Collected data entries:
- Opening Delimiter -

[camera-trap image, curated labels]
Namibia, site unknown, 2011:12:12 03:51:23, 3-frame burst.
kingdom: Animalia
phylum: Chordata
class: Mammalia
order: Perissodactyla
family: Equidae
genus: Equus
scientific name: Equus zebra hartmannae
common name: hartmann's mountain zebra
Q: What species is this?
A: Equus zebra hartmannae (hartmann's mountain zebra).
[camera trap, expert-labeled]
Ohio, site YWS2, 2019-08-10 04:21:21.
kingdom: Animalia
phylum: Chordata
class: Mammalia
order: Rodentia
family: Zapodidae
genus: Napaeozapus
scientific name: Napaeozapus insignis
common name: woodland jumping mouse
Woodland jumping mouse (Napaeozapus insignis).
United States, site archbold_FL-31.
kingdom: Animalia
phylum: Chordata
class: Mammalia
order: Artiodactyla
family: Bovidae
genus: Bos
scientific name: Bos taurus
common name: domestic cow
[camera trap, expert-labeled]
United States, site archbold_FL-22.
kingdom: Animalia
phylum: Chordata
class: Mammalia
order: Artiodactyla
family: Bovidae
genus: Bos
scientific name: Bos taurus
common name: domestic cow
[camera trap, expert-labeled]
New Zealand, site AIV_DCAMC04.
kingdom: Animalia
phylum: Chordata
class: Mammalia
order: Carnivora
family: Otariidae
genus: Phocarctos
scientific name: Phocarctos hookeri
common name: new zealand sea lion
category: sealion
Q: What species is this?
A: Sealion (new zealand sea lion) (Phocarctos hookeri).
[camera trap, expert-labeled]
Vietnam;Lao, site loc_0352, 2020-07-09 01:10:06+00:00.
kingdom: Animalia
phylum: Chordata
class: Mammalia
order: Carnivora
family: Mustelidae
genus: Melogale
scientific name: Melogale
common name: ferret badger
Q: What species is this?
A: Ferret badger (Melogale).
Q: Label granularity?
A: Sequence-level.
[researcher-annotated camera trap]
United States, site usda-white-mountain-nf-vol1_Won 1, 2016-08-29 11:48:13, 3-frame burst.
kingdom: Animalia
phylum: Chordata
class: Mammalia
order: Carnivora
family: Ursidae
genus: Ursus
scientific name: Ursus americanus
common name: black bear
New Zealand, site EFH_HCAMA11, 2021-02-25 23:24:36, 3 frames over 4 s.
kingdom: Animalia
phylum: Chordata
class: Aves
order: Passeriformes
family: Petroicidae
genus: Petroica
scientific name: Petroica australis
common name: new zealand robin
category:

- Closing Delimiter -

### Exercise directions
Of the lines above, output exactly those from the line bearing "Namibia, site unknown, 2011:12:12" through the line bearing "Ohio, site YWS2, 2019-08-10 04:21:21.", inclusive.

### Answer below
Namibia, site unknown, 2011:12:12 03:51:23, 3-frame burst.
kingdom: Animalia
phylum: Chordata
class: Mammalia
order: Perissodactyla
family: Equidae
genus: Equus
scientific name: Equus zebra hartmannae
common name: hartmann's mountain zebra
Q: What species is this?
A: Equus zebra hartmannae (hartmann's mountain zebra).
[camera trap, expert-labeled]
Ohio, site YWS2, 2019-08-10 04:21:21.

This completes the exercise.